(Recorded data)
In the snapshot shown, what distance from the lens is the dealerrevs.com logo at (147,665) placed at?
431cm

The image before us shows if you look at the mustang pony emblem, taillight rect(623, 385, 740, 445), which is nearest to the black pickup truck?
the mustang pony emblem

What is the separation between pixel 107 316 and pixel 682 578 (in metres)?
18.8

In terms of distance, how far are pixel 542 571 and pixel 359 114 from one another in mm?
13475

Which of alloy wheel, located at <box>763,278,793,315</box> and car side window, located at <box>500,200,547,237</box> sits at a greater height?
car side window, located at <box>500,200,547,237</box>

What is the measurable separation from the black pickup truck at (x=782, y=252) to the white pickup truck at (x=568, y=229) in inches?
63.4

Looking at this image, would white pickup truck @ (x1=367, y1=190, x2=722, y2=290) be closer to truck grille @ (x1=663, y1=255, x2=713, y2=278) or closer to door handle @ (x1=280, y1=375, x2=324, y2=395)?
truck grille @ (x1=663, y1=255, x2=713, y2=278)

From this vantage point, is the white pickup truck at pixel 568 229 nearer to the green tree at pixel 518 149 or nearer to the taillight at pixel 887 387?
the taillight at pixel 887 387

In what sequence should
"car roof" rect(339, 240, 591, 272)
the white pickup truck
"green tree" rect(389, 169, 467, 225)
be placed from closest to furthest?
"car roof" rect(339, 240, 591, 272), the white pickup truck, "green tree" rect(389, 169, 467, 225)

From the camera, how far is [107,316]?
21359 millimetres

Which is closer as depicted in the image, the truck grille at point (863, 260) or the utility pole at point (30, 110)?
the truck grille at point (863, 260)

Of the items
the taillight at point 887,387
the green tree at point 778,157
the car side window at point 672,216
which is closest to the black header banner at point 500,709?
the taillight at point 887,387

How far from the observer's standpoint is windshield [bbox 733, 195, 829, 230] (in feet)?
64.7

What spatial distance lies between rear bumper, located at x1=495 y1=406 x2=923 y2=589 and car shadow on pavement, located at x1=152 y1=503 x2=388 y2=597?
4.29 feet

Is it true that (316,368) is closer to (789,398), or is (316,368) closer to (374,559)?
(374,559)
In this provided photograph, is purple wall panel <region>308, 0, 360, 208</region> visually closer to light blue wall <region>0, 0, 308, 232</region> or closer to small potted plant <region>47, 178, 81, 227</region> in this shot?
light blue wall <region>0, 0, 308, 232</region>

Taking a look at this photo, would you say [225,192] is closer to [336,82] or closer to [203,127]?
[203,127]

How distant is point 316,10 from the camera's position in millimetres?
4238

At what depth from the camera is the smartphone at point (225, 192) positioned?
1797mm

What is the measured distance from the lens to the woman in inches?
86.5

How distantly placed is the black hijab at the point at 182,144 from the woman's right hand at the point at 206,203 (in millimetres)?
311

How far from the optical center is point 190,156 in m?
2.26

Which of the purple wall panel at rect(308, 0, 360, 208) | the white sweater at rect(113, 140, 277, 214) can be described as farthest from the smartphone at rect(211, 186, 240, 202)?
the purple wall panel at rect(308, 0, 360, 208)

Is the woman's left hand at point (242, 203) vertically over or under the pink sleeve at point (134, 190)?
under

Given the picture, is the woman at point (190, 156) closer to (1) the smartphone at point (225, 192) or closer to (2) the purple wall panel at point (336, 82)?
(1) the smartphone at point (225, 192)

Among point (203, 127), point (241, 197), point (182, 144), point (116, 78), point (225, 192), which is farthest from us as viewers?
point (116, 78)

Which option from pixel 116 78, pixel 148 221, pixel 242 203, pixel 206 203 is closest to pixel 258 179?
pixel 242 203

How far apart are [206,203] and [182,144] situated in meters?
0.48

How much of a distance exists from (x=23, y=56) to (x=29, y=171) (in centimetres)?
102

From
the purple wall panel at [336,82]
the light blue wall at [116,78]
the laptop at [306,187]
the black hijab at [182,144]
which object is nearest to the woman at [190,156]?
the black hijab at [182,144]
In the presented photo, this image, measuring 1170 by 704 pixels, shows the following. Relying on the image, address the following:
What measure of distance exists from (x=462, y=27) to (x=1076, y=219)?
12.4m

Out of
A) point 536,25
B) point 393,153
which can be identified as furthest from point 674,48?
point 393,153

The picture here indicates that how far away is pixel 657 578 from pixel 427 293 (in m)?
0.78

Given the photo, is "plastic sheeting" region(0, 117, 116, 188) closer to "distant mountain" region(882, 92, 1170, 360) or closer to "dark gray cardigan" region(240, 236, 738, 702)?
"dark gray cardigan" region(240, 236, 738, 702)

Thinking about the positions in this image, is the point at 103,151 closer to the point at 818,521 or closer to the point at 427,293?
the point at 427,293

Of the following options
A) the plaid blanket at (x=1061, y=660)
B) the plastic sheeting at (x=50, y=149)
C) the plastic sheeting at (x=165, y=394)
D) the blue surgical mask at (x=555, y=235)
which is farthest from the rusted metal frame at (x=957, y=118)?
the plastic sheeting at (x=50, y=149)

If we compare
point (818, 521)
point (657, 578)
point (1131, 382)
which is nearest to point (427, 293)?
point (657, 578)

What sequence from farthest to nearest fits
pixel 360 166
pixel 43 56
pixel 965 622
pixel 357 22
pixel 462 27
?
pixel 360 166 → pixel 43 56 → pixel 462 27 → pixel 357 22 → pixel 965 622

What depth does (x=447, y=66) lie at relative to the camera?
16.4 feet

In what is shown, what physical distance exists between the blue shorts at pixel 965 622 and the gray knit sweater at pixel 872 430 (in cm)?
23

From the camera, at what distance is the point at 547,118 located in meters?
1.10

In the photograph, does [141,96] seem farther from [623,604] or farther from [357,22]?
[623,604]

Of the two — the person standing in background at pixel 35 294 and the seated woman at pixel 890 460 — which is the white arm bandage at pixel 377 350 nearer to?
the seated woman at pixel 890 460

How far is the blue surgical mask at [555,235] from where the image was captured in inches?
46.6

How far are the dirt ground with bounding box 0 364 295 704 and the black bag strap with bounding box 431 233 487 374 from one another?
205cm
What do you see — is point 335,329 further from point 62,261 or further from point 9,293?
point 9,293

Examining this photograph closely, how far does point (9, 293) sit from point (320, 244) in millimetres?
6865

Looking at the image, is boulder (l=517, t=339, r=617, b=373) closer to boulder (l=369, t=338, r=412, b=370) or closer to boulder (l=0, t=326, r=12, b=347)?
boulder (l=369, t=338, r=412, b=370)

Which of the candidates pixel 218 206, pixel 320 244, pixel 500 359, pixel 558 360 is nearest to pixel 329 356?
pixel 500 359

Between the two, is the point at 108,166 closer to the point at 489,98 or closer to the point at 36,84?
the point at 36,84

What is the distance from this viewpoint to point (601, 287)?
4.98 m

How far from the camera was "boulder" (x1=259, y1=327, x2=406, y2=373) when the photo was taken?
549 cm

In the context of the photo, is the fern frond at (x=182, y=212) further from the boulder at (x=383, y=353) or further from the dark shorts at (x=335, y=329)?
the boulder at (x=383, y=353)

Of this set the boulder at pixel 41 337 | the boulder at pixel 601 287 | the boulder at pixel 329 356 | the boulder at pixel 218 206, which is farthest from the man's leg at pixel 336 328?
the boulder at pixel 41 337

WRITTEN TASK:
Extract the full set of entries word for word.

WRITTEN ANSWER:
In the snapshot shown, what distance from the lens is the dealerrevs.com logo at (147,665) placed at?
431cm

The image before us shows if you look at the mustang pony emblem, taillight rect(623, 385, 740, 445), which is nearest to the black pickup truck?
the mustang pony emblem

What is the separation between pixel 107 316 and pixel 682 578 (in metres)?
18.8

In terms of distance, how far are pixel 542 571 and pixel 359 114 from one another in mm?
13475

Which of alloy wheel, located at <box>763,278,793,315</box> and car side window, located at <box>500,200,547,237</box> sits at a greater height?
car side window, located at <box>500,200,547,237</box>

What is the measurable separation from the black pickup truck at (x=782, y=252) to the white pickup truck at (x=568, y=229) in inches?
63.4

Looking at this image, would white pickup truck @ (x1=367, y1=190, x2=722, y2=290) be closer to truck grille @ (x1=663, y1=255, x2=713, y2=278) or closer to door handle @ (x1=280, y1=375, x2=324, y2=395)?
truck grille @ (x1=663, y1=255, x2=713, y2=278)

From this vantage point, is the white pickup truck at pixel 568 229 nearer to the green tree at pixel 518 149 or nearer to the taillight at pixel 887 387?
the taillight at pixel 887 387

In what sequence should
"car roof" rect(339, 240, 591, 272)
the white pickup truck
"green tree" rect(389, 169, 467, 225)
be placed from closest to furthest?
"car roof" rect(339, 240, 591, 272), the white pickup truck, "green tree" rect(389, 169, 467, 225)

From the camera, how far is [107,316]?
21359 millimetres

Which is closer as depicted in the image, the truck grille at point (863, 260) or the utility pole at point (30, 110)?
the truck grille at point (863, 260)

Of the items
the taillight at point 887,387
the green tree at point 778,157
the car side window at point 672,216
which is closest to the black header banner at point 500,709?
the taillight at point 887,387

How far from the observer's standpoint is windshield [bbox 733, 195, 829, 230] (in feet)?
64.7

What spatial distance lies between rear bumper, located at x1=495 y1=406 x2=923 y2=589 and car shadow on pavement, located at x1=152 y1=503 x2=388 y2=597?
4.29 feet

Is it true that (316,368) is closer to (789,398), or is (316,368) closer to (374,559)?
(374,559)
In this provided photograph, is purple wall panel <region>308, 0, 360, 208</region> visually closer to light blue wall <region>0, 0, 308, 232</region> or closer to small potted plant <region>47, 178, 81, 227</region> in this shot?
light blue wall <region>0, 0, 308, 232</region>

Taking a look at this photo, would you say [225,192] is closer to [336,82] or closer to [203,127]?
[203,127]

How distant is point 316,10 from the camera's position in millimetres?
4238

At what depth from the camera is the smartphone at point (225, 192) positioned?
1797mm

What is the measured distance from the lens to the woman in inches?
86.5

How distantly placed is the black hijab at the point at 182,144 from the woman's right hand at the point at 206,203 (in millimetres)?
311

How far from the optical center is point 190,156 in m?
2.26

Which of the purple wall panel at rect(308, 0, 360, 208) | the white sweater at rect(113, 140, 277, 214) can be described as farthest from the smartphone at rect(211, 186, 240, 202)?
the purple wall panel at rect(308, 0, 360, 208)

Is the woman's left hand at point (242, 203) vertically over or under the pink sleeve at point (134, 190)?
under

Given the picture, is the woman at point (190, 156) closer to (1) the smartphone at point (225, 192) or closer to (2) the purple wall panel at point (336, 82)?
(1) the smartphone at point (225, 192)

Among point (203, 127), point (241, 197), point (182, 144), point (116, 78), point (225, 192), which is farthest from us as viewers?
point (116, 78)

Which option from pixel 116 78, pixel 148 221, pixel 242 203, pixel 206 203 is closest to pixel 258 179?
pixel 242 203

How far apart are [206,203] and [182,144] situated in meters?
0.48

How much of a distance exists from (x=23, y=56) to (x=29, y=171) (in centimetres)?
102

From
the purple wall panel at [336,82]
the light blue wall at [116,78]
the laptop at [306,187]
the black hijab at [182,144]
which object is nearest to the woman at [190,156]?
the black hijab at [182,144]
In the presented photo, this image, measuring 1170 by 704 pixels, shows the following. Relying on the image, address the following:
What measure of distance exists from (x=462, y=27) to (x=1076, y=219)?
12.4m

Out of
A) point 536,25
B) point 393,153
which can be identified as furthest from point 674,48?
point 393,153

The picture here indicates that how far away is pixel 657 578 from pixel 427 293 (in m)?
0.78

Given the photo, is "plastic sheeting" region(0, 117, 116, 188) closer to "distant mountain" region(882, 92, 1170, 360) or closer to "dark gray cardigan" region(240, 236, 738, 702)?
"dark gray cardigan" region(240, 236, 738, 702)

Thinking about the positions in this image, is the point at 103,151 closer to the point at 818,521 or closer to the point at 427,293?
the point at 427,293

Of the following options
A) the plaid blanket at (x=1061, y=660)
B) the plastic sheeting at (x=50, y=149)
C) the plastic sheeting at (x=165, y=394)
D) the blue surgical mask at (x=555, y=235)
which is farthest from the rusted metal frame at (x=957, y=118)?
the plastic sheeting at (x=50, y=149)

If we compare
point (818, 521)
point (657, 578)
point (1131, 382)
which is nearest to point (427, 293)?
point (657, 578)

What sequence from farthest to nearest fits
pixel 360 166
pixel 43 56
pixel 965 622
pixel 357 22
pixel 462 27
?
pixel 360 166 → pixel 43 56 → pixel 462 27 → pixel 357 22 → pixel 965 622

What depth does (x=447, y=66) lie at relative to the camera?
16.4 feet

In what is shown, what physical distance exists between the blue shorts at pixel 965 622 and the gray knit sweater at pixel 872 430 (in cm)?
23

From the camera, at what distance is the point at 547,118 located in meters?
1.10

In the photograph, does [141,96] seem farther from [623,604] or farther from [357,22]?
[623,604]

Of the two — the person standing in background at pixel 35 294 and the seated woman at pixel 890 460 — which is the white arm bandage at pixel 377 350 nearer to?
the seated woman at pixel 890 460

How far is the blue surgical mask at [555,235] from where the image was captured in inches?
46.6

How far are the dirt ground with bounding box 0 364 295 704 and the black bag strap with bounding box 431 233 487 374 from one another?
205cm
What do you see — is point 335,329 further from point 62,261 or further from point 9,293?
point 9,293

Examining this photograph closely, how far does point (9, 293) sit from point (320, 244) in millimetres?
6865

Looking at the image, is boulder (l=517, t=339, r=617, b=373) closer to boulder (l=369, t=338, r=412, b=370) or closer to boulder (l=0, t=326, r=12, b=347)?
boulder (l=369, t=338, r=412, b=370)

Which of the candidates pixel 218 206, pixel 320 244, pixel 500 359, pixel 558 360 is nearest to pixel 329 356?
pixel 500 359

Between the two, is the point at 108,166 closer to the point at 489,98 or closer to the point at 36,84?
the point at 36,84

What is the distance from this viewpoint to point (601, 287)?
4.98 m

How far from the camera was "boulder" (x1=259, y1=327, x2=406, y2=373) when the photo was taken?
549 cm

In the context of the photo, is the fern frond at (x=182, y=212) further from the boulder at (x=383, y=353) or further from the dark shorts at (x=335, y=329)?
the boulder at (x=383, y=353)

Of this set the boulder at pixel 41 337 | the boulder at pixel 601 287 | the boulder at pixel 329 356 | the boulder at pixel 218 206, which is farthest from the man's leg at pixel 336 328?
the boulder at pixel 41 337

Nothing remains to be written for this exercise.